* **Exercise material**
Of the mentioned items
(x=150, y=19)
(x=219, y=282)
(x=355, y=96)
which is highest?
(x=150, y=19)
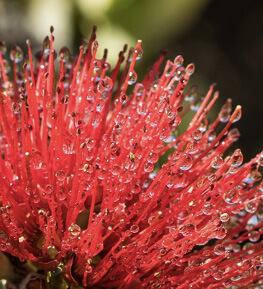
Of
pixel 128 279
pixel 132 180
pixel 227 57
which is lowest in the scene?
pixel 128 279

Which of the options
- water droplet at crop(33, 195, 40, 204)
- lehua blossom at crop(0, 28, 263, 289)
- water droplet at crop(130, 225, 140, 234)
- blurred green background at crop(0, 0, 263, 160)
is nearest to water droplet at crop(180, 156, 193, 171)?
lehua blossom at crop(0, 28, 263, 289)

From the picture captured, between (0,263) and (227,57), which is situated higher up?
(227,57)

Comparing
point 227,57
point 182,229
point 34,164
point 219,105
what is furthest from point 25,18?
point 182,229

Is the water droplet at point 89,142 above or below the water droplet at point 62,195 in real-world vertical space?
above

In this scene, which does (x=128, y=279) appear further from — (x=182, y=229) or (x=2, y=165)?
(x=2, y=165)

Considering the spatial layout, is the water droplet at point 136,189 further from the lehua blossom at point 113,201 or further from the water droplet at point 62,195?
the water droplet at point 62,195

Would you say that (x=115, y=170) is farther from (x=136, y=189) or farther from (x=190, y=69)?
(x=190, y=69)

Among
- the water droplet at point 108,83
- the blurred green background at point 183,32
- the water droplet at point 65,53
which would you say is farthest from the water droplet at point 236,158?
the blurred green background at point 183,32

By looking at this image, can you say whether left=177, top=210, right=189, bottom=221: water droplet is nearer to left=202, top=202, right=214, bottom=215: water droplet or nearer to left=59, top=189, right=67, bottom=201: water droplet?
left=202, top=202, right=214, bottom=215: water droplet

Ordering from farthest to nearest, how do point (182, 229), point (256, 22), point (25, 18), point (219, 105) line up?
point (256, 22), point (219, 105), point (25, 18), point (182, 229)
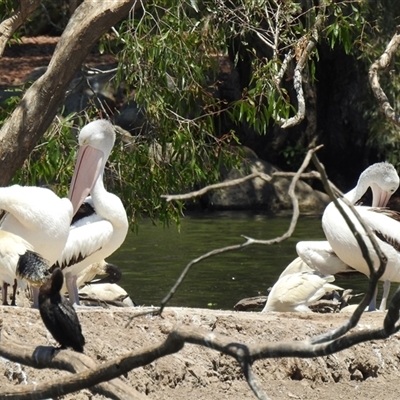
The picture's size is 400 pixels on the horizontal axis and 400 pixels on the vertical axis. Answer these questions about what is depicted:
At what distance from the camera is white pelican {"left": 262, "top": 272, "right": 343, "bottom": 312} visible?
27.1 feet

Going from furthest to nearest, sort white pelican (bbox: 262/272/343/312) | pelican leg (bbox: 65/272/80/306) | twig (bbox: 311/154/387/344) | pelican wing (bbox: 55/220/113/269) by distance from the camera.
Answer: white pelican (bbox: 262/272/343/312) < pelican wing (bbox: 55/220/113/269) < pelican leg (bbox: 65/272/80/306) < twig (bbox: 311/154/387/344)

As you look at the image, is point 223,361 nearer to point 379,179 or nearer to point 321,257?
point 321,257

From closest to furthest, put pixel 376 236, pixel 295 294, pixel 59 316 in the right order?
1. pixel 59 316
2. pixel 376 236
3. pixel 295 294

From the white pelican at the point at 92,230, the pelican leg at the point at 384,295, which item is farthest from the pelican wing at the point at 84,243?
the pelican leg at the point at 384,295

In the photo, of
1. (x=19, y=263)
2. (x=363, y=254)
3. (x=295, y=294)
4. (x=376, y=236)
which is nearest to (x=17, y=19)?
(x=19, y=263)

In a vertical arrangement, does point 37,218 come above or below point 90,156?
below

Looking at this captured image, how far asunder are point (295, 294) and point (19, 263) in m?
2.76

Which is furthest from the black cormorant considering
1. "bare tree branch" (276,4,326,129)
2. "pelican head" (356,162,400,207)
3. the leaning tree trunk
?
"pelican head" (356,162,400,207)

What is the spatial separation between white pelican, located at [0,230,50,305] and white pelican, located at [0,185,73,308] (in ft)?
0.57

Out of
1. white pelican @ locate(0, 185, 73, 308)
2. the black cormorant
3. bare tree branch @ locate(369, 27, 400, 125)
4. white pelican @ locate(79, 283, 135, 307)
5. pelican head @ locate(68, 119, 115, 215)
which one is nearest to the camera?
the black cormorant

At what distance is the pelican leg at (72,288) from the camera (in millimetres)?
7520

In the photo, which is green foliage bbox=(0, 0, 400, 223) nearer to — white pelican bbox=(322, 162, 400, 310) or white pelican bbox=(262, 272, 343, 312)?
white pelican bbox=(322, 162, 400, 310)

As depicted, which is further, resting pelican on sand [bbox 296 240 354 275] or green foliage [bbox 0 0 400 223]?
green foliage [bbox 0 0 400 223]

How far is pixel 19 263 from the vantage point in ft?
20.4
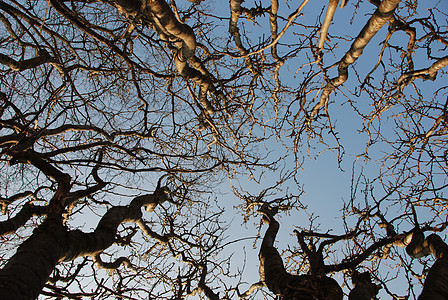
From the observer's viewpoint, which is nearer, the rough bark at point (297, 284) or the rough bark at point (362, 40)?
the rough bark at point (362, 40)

==

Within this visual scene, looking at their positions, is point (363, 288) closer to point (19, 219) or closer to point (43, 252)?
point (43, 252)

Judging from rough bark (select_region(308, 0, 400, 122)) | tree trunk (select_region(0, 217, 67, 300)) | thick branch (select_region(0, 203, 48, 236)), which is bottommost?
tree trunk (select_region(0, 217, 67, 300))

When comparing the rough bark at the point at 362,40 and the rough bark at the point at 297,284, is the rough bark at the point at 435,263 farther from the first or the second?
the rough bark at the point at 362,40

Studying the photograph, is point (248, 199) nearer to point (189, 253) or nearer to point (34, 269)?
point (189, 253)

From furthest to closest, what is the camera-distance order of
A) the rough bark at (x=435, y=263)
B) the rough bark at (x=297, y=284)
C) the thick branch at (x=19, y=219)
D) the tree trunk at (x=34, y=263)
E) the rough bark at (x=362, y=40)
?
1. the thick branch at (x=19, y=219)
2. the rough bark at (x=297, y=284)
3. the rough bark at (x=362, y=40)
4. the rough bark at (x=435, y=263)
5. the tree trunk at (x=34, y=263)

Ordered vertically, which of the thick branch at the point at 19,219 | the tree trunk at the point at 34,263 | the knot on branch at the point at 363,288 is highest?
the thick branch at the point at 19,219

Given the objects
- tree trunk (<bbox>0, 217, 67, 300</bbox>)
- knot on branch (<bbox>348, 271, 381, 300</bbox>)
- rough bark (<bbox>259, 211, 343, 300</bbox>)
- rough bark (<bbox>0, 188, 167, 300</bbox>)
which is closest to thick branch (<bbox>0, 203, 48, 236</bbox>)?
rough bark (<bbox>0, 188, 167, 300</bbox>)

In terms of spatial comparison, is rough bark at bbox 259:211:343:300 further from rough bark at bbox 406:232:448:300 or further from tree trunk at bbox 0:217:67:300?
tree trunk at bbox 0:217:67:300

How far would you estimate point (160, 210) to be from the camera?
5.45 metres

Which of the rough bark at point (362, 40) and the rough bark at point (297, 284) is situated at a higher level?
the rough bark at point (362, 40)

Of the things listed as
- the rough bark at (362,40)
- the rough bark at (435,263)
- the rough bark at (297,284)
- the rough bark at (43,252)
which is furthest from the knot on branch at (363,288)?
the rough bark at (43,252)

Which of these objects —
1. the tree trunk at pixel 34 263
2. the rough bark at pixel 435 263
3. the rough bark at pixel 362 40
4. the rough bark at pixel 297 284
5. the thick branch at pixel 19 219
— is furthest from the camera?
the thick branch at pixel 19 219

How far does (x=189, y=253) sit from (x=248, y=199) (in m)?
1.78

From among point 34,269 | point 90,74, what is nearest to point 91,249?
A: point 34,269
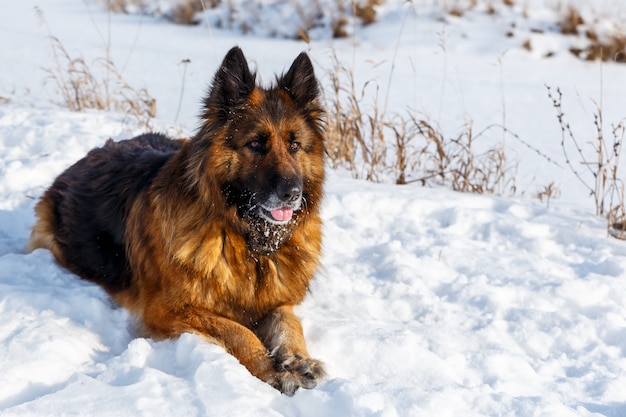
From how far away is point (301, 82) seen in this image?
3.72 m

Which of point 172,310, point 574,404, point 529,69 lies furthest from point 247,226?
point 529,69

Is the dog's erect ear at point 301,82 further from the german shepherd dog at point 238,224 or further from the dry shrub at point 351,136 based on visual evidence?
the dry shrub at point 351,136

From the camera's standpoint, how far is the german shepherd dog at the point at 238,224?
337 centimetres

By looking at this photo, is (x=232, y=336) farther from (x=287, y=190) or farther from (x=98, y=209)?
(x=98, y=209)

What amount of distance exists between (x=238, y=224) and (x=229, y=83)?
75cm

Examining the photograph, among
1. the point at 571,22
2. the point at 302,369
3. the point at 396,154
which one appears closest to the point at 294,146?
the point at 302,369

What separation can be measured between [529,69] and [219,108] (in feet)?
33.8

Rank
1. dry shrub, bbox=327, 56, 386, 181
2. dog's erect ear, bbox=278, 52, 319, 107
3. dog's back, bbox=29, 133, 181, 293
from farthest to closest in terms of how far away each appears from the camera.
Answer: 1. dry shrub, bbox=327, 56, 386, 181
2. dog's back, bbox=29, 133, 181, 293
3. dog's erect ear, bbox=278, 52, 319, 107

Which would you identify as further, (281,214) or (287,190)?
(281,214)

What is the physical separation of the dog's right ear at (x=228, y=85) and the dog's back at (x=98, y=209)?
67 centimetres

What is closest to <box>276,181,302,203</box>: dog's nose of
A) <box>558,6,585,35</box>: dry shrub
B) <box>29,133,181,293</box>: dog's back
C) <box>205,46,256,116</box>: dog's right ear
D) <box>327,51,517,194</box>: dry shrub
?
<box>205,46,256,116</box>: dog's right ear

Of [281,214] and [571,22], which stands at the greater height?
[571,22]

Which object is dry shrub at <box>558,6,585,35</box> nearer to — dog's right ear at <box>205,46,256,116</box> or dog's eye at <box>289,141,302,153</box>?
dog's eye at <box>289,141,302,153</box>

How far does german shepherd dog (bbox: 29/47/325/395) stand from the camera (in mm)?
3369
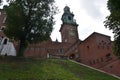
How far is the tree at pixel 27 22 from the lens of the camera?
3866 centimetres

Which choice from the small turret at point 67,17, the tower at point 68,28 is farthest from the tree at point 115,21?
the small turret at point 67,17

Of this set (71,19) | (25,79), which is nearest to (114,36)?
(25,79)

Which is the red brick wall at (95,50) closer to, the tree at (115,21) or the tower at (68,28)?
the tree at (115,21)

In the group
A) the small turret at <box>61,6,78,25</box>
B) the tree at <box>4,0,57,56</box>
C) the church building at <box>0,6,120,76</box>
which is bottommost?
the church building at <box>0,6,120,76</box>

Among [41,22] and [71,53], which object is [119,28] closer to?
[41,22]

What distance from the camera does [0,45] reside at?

--

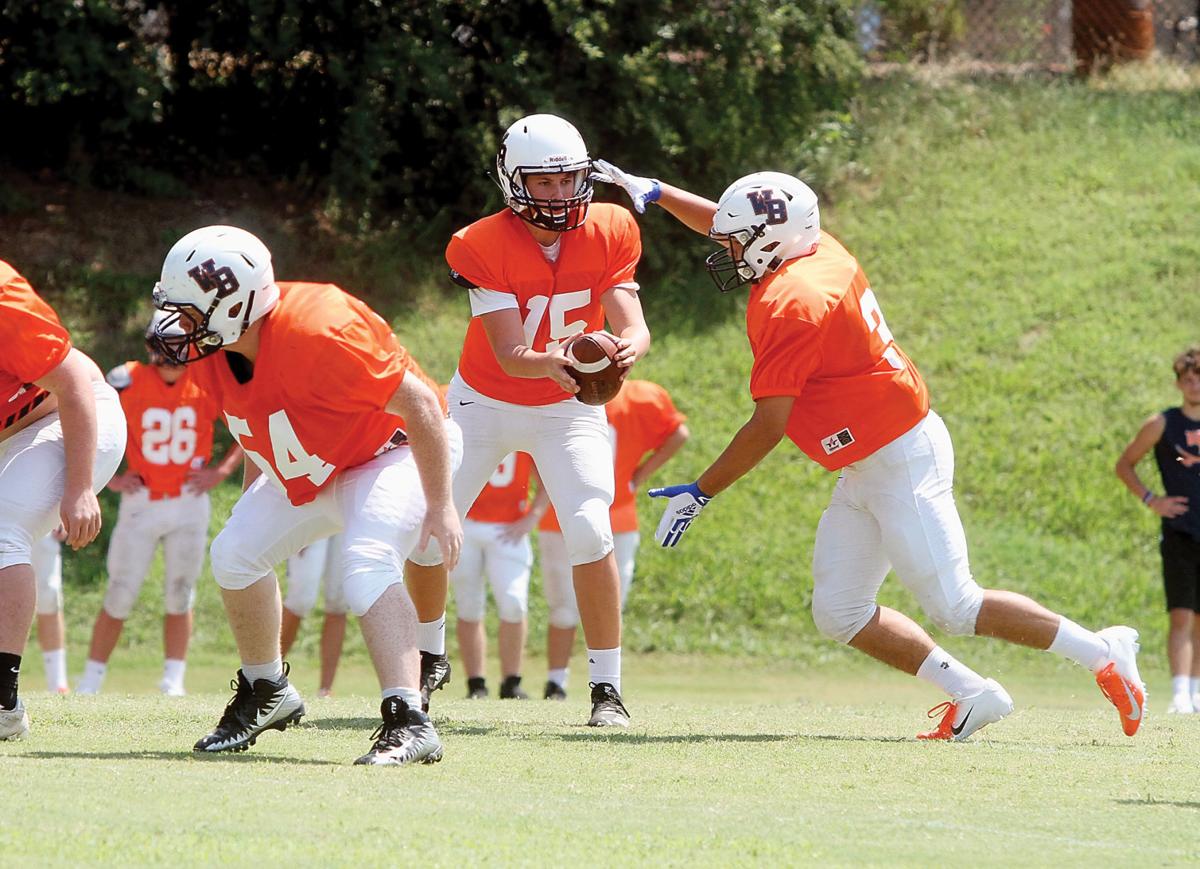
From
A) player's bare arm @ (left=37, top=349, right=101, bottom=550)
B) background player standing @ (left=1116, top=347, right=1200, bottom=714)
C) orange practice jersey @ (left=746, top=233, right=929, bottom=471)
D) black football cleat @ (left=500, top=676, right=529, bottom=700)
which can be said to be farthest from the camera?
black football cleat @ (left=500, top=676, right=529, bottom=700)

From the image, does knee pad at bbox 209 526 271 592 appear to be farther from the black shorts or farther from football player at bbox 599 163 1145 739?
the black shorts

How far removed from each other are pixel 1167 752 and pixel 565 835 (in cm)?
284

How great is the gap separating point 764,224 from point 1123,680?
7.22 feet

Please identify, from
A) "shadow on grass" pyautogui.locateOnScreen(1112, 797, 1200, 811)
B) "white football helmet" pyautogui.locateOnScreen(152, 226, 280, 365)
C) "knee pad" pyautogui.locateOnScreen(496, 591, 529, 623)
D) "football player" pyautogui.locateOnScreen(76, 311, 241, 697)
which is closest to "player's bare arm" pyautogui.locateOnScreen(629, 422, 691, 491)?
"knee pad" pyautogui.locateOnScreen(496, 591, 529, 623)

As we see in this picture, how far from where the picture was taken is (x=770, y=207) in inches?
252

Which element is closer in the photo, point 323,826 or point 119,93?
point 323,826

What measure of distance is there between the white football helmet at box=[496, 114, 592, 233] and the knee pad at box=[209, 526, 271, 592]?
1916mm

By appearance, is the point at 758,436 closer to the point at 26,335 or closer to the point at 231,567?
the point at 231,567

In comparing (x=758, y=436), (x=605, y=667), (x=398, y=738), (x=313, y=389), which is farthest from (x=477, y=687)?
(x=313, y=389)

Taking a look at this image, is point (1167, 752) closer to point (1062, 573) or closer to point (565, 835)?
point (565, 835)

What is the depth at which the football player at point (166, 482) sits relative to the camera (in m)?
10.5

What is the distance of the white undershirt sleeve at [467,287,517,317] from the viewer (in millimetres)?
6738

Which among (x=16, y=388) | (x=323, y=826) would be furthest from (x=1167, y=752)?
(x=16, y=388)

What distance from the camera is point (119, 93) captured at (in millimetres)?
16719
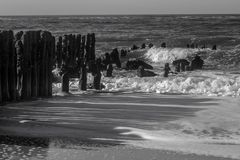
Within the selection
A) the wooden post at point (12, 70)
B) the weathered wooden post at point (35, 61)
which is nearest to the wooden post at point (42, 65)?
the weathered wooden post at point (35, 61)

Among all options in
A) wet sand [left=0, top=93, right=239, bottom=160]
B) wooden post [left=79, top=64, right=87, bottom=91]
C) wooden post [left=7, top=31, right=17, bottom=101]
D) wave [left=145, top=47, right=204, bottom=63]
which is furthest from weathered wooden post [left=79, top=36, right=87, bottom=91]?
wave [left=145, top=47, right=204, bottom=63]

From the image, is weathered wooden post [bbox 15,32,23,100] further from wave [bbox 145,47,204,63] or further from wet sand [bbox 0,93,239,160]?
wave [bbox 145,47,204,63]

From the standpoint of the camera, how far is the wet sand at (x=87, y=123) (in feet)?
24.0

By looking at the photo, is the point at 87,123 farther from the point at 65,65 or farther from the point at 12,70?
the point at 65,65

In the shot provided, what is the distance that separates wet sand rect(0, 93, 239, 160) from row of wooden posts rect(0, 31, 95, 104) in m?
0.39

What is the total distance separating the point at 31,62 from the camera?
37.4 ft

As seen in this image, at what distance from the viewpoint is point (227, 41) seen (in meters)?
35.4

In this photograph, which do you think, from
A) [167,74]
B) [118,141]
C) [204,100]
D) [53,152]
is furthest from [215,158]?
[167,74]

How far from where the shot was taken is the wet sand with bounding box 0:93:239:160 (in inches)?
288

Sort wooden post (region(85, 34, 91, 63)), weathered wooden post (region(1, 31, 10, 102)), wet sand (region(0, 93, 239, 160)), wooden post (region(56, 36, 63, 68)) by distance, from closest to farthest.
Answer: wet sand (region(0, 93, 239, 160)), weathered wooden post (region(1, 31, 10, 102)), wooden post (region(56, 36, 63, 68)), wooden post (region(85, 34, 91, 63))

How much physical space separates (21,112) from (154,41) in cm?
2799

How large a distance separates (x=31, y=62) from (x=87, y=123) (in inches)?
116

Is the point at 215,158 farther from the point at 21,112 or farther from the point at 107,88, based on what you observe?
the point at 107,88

* **Task instructions**
Put the lines of the records above, from the line containing "Which would you identify" through the line containing "67 centimetres", into a Markdown table with the columns Number and Line. Leave out blank lines and give each remaining line its own numbered row.

* **Written answer**
| Number | Line |
|---|---|
| 1 | Which would you identify as further, (281,214) or (287,190)? |
| 2 | (281,214) |
| 3 | What is the physical separation of the dog's right ear at (x=228, y=85) and the dog's back at (x=98, y=209)? |
| 4 | 67 centimetres |